Övünmek gibi olmasın ama şairin dediği gibi hem güzeldir, hem faydalı benim eşim. Öyle
olmasaydı eğer, giyim dalında gece gündüz çalışmasının ürünü olan, her biri birçok kez basılmış 111
adet (evet, yanlış değil, yüz on bir) eseri olabilir miydi?
ÖZGÜRLÜĞE ÇAĞRI
Yaklaşık 10 yıl önce bir tesadüf sonucu H. Esat Yavuztürk’ün “Umut Peşinde” adlı romanını
okuduğum günden beri özel bir sevgim ve saygım vardır; Erzicanlı bu yazara. Bu yıla dek 16 kitabı
yayımlanmıştı. Özgürlüğe Çağrı 17. eseri… Dorlion Yayınlarından çıkan bu son kitabının editörü
Gamze Kolcu, benim gibi özümseyerek okumuş olacak ki, şöyle yazmak gereğini duymuş:
“ ‘Her kitap bir yolculuktur.’ demiş; Aldous Huxley.

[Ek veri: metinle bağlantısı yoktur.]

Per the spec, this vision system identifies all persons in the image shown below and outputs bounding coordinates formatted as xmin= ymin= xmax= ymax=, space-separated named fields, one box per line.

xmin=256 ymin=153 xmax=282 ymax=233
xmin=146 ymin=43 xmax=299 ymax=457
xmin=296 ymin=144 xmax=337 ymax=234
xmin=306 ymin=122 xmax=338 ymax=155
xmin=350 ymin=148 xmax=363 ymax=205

Bu yolculuğa çıktığınız “Özgürlük Çağrısı”nda, kendi tanımıyla “alaylı” olan yazar H. Esat
Yavuztürk’ün hayat yolculuğuna tanık olmakla kalmayacak, aynı zamanda ufkunuzun
genişlemesine sebep olacak sorgulamaların içinde bulacaksınız kendinizi.”(*)
Fazla söze gerek yok. Ben de aynı kanıdayım.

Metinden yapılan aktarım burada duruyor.